La puerta se cerró con un chasquido. Jeanne dio un paso hacia la cama. Tenía la cara gris y los labios apretados, pero su espalda y sus hombros estaban tan erguidos como siempre.
Levantó la sábana. La inmovilidad de la muerte se difundió por la habitación. Baillard pudo ver el aspecto que presentaba el joven Yves. La piel blanca y lisa, sin una sola arruga, el cuero cabelludo cubierto de vendajes, con mechones de pelo negro asomando por los bordes. Tenía las manos, con los nudillos rojos y rasguñados, plegadas sobre el pecho, como las de un faraón niño.
Baillard vio cómo Jeanne se inclinaba y besaba a su nieto en la frente. Después, con mano firme, el hombre le cubrió la cara y se dio la vuelta.
– ¿Nos vamos? -preguntó ella, cogiéndose del brazo a Baillard.
Recorrieron otra vez el pasillo vacío. Baillard miró a izquierda y derecha, y después condujo a Jeanne hasta una fila de ministeriales sillas de plástico, fijadas a la pared. El silencio era opresivo. Automáticamente bajaron la voz, aunque no había nadie cerca que pudiera oírlos.
– Llevaba cierto tiempo preocupada por él, Audric -dijo ella-. Había notado un cambio. Se había vuelto nervioso, reservado.
– ¿Le preguntaste qué le pasaba?
Ella asintió con la cabeza.
– Dijo que no era nada. Solamente estrés y exceso de trabajo.
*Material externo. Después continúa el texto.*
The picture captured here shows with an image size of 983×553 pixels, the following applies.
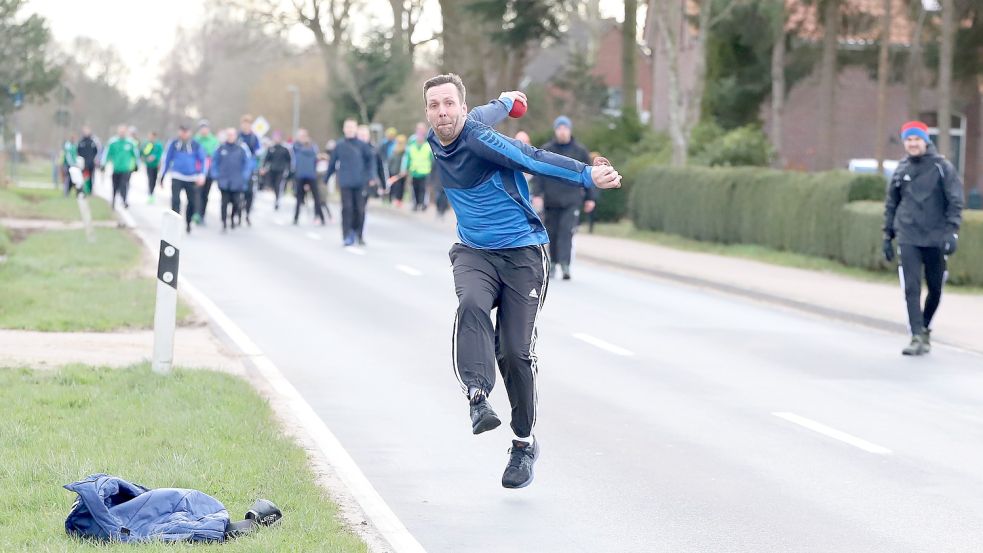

Audric apoyó una mano en su brazo.
– Te quería mucho, Jeanne. Quizá no era nada. O quizá era algo. -Hizo una pausa-. Si estuvo implicado en algo malo, lo hizo violentando su propia naturaleza. Lo atormentaría su conciencia. Pero al final, en lo que más importaba, hizo lo que tenía que hacer. Te envió el anillo, sin importarle las consecuencias.
– El inspector Noubel me preguntó por el anillo. Quería saber si yo había hablado con Yves el lunes.
– ¿Qué le respondiste?
– La verdad. Que no había hablado con él.
Audric lanzó un suspiro de alivio.
– Pero tú crees que a Yves le estaban pagando para que pasara información, ¿no es así, Audric? -dijo ella con voz vacilante, pero firme-. Dímelo. Prefiero oír la verdad.